### Document segment ###

# Practice Using 95 & 97 Guidelines??



## SUEV (Dec 23, 2008)

Hello,
Does anyone know of any reasons why one practice can't use both auditing guidelines?  If one physician prefers 95 guidelines and another prefers 97, is that a problem?  
Thanks,
Sue


----------



## FTessaBartels (Dec 24, 2008)

*You can use BOTH guidelines*

You can use BOTH 1995 and 1997 guidelines in your practice. You can even switch back and forth depending on which is more advantageous for a given service.

You CANNOT use BOTH guidelines on the same note. (i.e. use the 1997 guidelines for the History, and 1995 guidelines for the exam).

So if I understand your question correctly, yes, Dr A in the practice can use 1995 while Dr B in the same practice uses 1997; there is no problem at all with this scenario.

F Tessa Bartels, CPC, CPC-E/M


----------



## SUEV (Dec 26, 2008)

Thanks for your insight.  It looks like I'm going to have to brush up on the 97 guidelines!


----------



## tauros0427 (Jan 9, 2009)

You can use both, but I was told it was wise to choose one set and stick to it.  Having 14 physicians, it was better for me to have them on the same page when documenting exam elements.  Working in pain we benefitted more by using the 95 guidelines.  Getting the physicians to document each extremity upper/lower left/right was a pain in the ass.


----------



## rebecca lopez (Feb 2, 2009)

*practice 97 95 guidelines*

You could use either 97 or 95. I really don't think you could use both. It would be crazy to keep track who is using what.

We use the 95, our ortho just started using 97. They are a different specialty and it is much easier for them to use 97.
We are changing to EMR. 
So it was decided to use 97 across the board.


----------



## FTessaBartels (Feb 2, 2009)

*You can use BOTH*

Rebecca,
You don't have to keep track of who is using which guidelines, you just audit based on what is most advantageous to each note. 

Your ortho specialist might want to use 1997 specialty exam, but your family practice might prefer 1995 guidelines. That's perfectly okay.

### Information supplied ###

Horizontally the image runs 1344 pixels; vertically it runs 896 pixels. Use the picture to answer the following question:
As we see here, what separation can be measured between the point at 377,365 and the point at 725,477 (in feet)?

###

### Task requirements
[1] In the forum thread on using the 1995 and 1997 guidelines, what does FTessaBartels say cannot be done on the same note?
[2] Write the next post of the forum thread on using the 1995 and 1997 guidelines, following the last message shown.

### Task-by-task results
[1] Both sets of guidelines cannot be used on the same note, such as the 1997 guidelines for the history and the 1995 guidelines for the exam.

[2]
We're a very large practice, and while we generally follow 1995, and our provider compliance training focuses on 1995 guidelines. But if 1997 works better for a note we allow 1997. Our compliance plan specifically states that we will use whichever is best for the service provided.

F Tessa Bartels, CPC, CEMC


----------



## rthames052006 (Feb 2, 2009)

FTessaBartels said:


> Rebecca,
> You don't have to keep track of who is using which guidelines, you just audit based on what is most advantageous to each note.
> 
> Your ortho specialist might want to use 1997 specialty exam, but your family practice might prefer 1995 guidelines. That's perfectly okay.
> ...



The office I now work for had trained the physicians using the "bullet exam" so I thought I had to use those guidelines, when I talked to the corporate coder she said I could use whichever I wanted and whichever would benefit the doctor.  

They trained them that way so that no matter which  guidelines an insurance company used they could "pass".


----------



## RebeccaWoodward* (Feb 3, 2009)

Tessa is absolutely correct.........

"Currently, (as of November 2005) carriers are to continue reviews using both
the 1995 and 1997 Documentation Guidelines for E&M Services (whichever
is more advantageous to the physician) until further notice."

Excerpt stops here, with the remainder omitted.